What I Tell Every CTO Before They Touch Claude Code or the Anthropic API

6 min read

Based on AI News & Strategy Daily | Nate B Jones's video on YouTube. If you like this content, support the original creators by watching, liking and subscribing to their content.

TL;DR

Define correctness as a measurable target before making architectural choices like RAG, agent counts, orchestration, or context design.

Briefing

The central lesson for CTOs and anyone building with Claude Code or the Anthropic API is blunt: AI systems only become reliable when “correctness” is defined precisely enough to measure—and that definition must be baked into architecture, not left vague for later. Without a clear quality target, teams end up chasing an unnamed, shifting goalpost; downstream choices like retrieval-augmented generation, agent design, orchestration, context engineering, and model selection become elaborate ways of building on top of uncertainty.

Correctness in AI rarely behaves like a simple pass/fail test. Instead, it’s a bundle of competing requirements—truthfulness, completeness, tone, policy compliance, refusal behavior, speed and cost tradeoffs, and in enterprise settings, auditability. The hard part is deciding what kinds of uncertainty are acceptable and which inaccuracies are fatal. That decision has to stay useful across both unstructured and structured data, especially when systems combine retrieved text with structured records for compliance workflows or board decks. “Close enough” can still be wrong by a single digit, and in trust-sensitive contexts that’s not a rounding error—it’s a credibility failure.

A recurring failure mode comes from how humans operate: definitions of “good” drift midstream. Product priorities change after OKRs are set; stakeholders quietly renegotiate what counts as correct; then the system gets blamed for unreliability. The same pattern shows up in agentic builds when teams discover correctness late, forcing repeated architecture changes and leaving engineers stuck in endless debates like whether answers must be confident and fast with no caveats, or slow but exact, or always include narrative context. The transcript frames this as a “correctness discovery” problem that multiplies complexity—especially when correctness depends on judgment calls, such as whether an agent should update a sales contact record based on gentic search signals or defer to the salesperson’s forecasting.
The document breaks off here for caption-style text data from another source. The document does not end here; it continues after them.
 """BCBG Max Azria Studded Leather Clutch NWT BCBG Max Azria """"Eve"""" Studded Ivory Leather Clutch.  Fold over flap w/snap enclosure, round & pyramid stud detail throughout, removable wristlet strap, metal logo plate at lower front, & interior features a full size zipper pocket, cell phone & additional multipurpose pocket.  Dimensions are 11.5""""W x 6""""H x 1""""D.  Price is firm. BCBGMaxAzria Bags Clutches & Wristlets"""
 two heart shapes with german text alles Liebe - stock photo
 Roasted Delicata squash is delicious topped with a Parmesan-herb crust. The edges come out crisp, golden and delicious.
This precision problem also explains why hallucinations persist. If evaluation setups reward confident answers over honest uncertainty, models learn to guess rather than to say “I don’t know.” The issue isn’t framed as a purely model limitation; it’s a reward-and-definition mismatch between what humans actually want and what the system is incentivized to produce. Measurement distorts behavior as well: once a proxy metric becomes the target, systems optimize for the proxy instead of the intent. The transcript gives a concrete example of Gemini 3’s tendency toward stronger single-turn performance than multi-turn conversation, attributing it to how reinforcement learning rewards were structured and how training data reflects what gets rewarded.
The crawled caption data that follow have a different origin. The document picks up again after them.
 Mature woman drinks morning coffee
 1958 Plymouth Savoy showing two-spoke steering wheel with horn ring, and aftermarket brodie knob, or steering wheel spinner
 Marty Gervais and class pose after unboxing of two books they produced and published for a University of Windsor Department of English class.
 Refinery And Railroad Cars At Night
The practical prescription is to build a culture of correctness that resists gaming. That means using multiple criteria, defining explicit failure modes, enabling calibrated uncertainty (including when the system should refuse), and tracking provenance so claims can be traced to sources. Good evaluations aren’t busywork; they force teams to articulate what correctness means and to test it at both unit and orchestration levels.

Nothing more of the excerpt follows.